**Texte fourni:**
##############################

Les webzines musicaux, une affaire de passionnés

Successeurs des fanzines d’antan, les webzines musicaux belges donnent à leurs auteurs l’opportunité d’aiguiser leur plume, d’informer, de partager leurs passions ou de fédérer une communauté. Mais comment fonctionnent-ils dans des paysages médiatiques et musicaux en mutation?

Le monde de la musique, très vivace et diversifié, apporte un contenu presque illimité aux médias. À côté des canaux dits traditionnels -presse quotidienne et périodique, radio, télé-, on retrouve une galaxie de webzines. Agenda des concerts, critiques des dernières sorties ou encore des dossiers sur un genre ou un artiste en particulier, ces sites peuvent se focaliser sur l’actualité de l’industrie musicale comme sur des sujets plus globaux, moins liés à la nouveauté. Les formats sont également très divers. Les publics sont aussi variés que les lignes éditoriales, et si certains sites comme Goûte Mes Disques, MusicZine ou BeCult sont plus généralistes, d’autres comme Shoot Me Again se focalisent sur l’underground, l’alternatif. Metal’Art, comme son nom l’indique, se spécialise, lui, dans le metal et ses nombreux sous-genres. Des niches parfois très spécifiques qui permettent de fédérer une communauté de lecteurs fidèles, et de suppléer au travail des plus gros médias dits traditionnels, surtout dans des genres plus alternatifs  : « Les médias traditionnels accordent de moins en moins de place à la culture… Je déteste le terme d’industrie musicale, ça donne un côté très commercial à la musique où la communication ne se fait que pour les plus gros artistes. Ce n’est pas toujours facile d’entendre parler des petits groupes émergents », nous explique Hélène Many, fondatrice de BeCult. « On a tellement martelé l’aspect radiophonique des chansons qu’on n’ose plus diffuser des morceaux sans paroles ou qui durent plus de 3-4 minutes. Or, le boulot des médias, c’est aussi d’éduquer, d’informer sur ce qu’il se fait. Il faut pousser cette diversité! »

##############################

**Matériel fourni:**

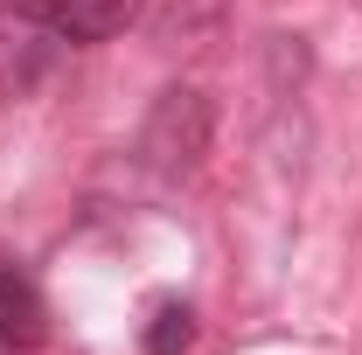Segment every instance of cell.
I'll return each instance as SVG.
<instances>
[{
  "label": "cell",
  "mask_w": 362,
  "mask_h": 355,
  "mask_svg": "<svg viewBox=\"0 0 362 355\" xmlns=\"http://www.w3.org/2000/svg\"><path fill=\"white\" fill-rule=\"evenodd\" d=\"M63 49H70V35L49 21L42 0L0 7V98H28V91L63 63Z\"/></svg>",
  "instance_id": "6da1fadb"
},
{
  "label": "cell",
  "mask_w": 362,
  "mask_h": 355,
  "mask_svg": "<svg viewBox=\"0 0 362 355\" xmlns=\"http://www.w3.org/2000/svg\"><path fill=\"white\" fill-rule=\"evenodd\" d=\"M139 146H146V161L160 175H188L209 153V105H202V91H160Z\"/></svg>",
  "instance_id": "7a4b0ae2"
},
{
  "label": "cell",
  "mask_w": 362,
  "mask_h": 355,
  "mask_svg": "<svg viewBox=\"0 0 362 355\" xmlns=\"http://www.w3.org/2000/svg\"><path fill=\"white\" fill-rule=\"evenodd\" d=\"M42 7H49V21L70 35V49H77V42H112V35H126L146 0H42Z\"/></svg>",
  "instance_id": "3957f363"
},
{
  "label": "cell",
  "mask_w": 362,
  "mask_h": 355,
  "mask_svg": "<svg viewBox=\"0 0 362 355\" xmlns=\"http://www.w3.org/2000/svg\"><path fill=\"white\" fill-rule=\"evenodd\" d=\"M49 307L21 272H0V349H42Z\"/></svg>",
  "instance_id": "277c9868"
},
{
  "label": "cell",
  "mask_w": 362,
  "mask_h": 355,
  "mask_svg": "<svg viewBox=\"0 0 362 355\" xmlns=\"http://www.w3.org/2000/svg\"><path fill=\"white\" fill-rule=\"evenodd\" d=\"M195 349V307H160L146 320V355H188Z\"/></svg>",
  "instance_id": "5b68a950"
}]
</instances>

##############################

**Objectif A:** Dressez la liste de tous les webzines cités par leur nom dans l'article sur les webzines musicaux.
**Objectif B:** Recopiez le passage de l'article sur les webzines musicaux qui va de « Successeurs des fanzines » jusqu'à « musicaux en mutation? » inclus.
**Objectif C:** Rédigez la suite de l'article sur les webzines musicaux à partir de l'endroit où il s'arrête.

**Bonne réponse A:** Goûte Mes Disques, MusicZine, BeCult, Shoot Me Again, Metal'Art

**Bonne réponse B:**
Successeurs des fanzines d’antan, les webzines musicaux belges donnent à leurs auteurs l’opportunité d’aiguiser leur plume, d’informer, de partager leurs passions ou de fédérer une communauté. Mais comment fonctionnent-ils dans des paysages médiatiques et musicaux en mutation?

**Bonne réponse C:**
Un constat sévère, qui ne doit pas occulter les quelques initiatives mises en place au sein des médias nationaux pour parler de genres ou d’artistes plus obscurs. Classic 21 et sa « Generation 21 » proposent chaque semaine de découvrir un artiste belge émergent. Les radios numériques de la RTBF Jam et Tarmac, d’abord exclusivement en ligne et depuis quelques mois accessibles via la DAB+, se spécialisent dans des genres musicaux qui ne trouvaient plus leur place dans des radios plus généralistes. Les radios Stubru propose des playlists très éclectiques, où l’on retrouve aussi de la musique électronique ou du metal par exemple. Les magazines défricheurs, comme Les Inrocks ou Trax (et aussi Focus Vif), survivent dans un contexte de presse papier que l’on dit en crise. Mais, outre des lignes éditoriales parfois plus généralistes, une industrie musicale en pleine mutation dont l’offre est de plus en plus pléthorique de jour en jour ne permet pas aux médias de parler de tout le monde. Les contraintes de temps ou d’espace disponible rendent l’exhaustivité impossible. Et ça s’applique aussi aux webzines!

Qu’est-ce qui anime alors les webzines? Certainement le fait d’être rédigé par des passionnés, pour des passionnés. Leur ligne éditoriale parfois restreinte dans une niche très précise (comme pour Music Maker Report, spécialisé dans le matériel musical) et tantôt très englobante (comme pour BeCult ou La Vague Parallèle) offre la place à ces amateurs de s’exprimer sur des sujets qui leur plaise.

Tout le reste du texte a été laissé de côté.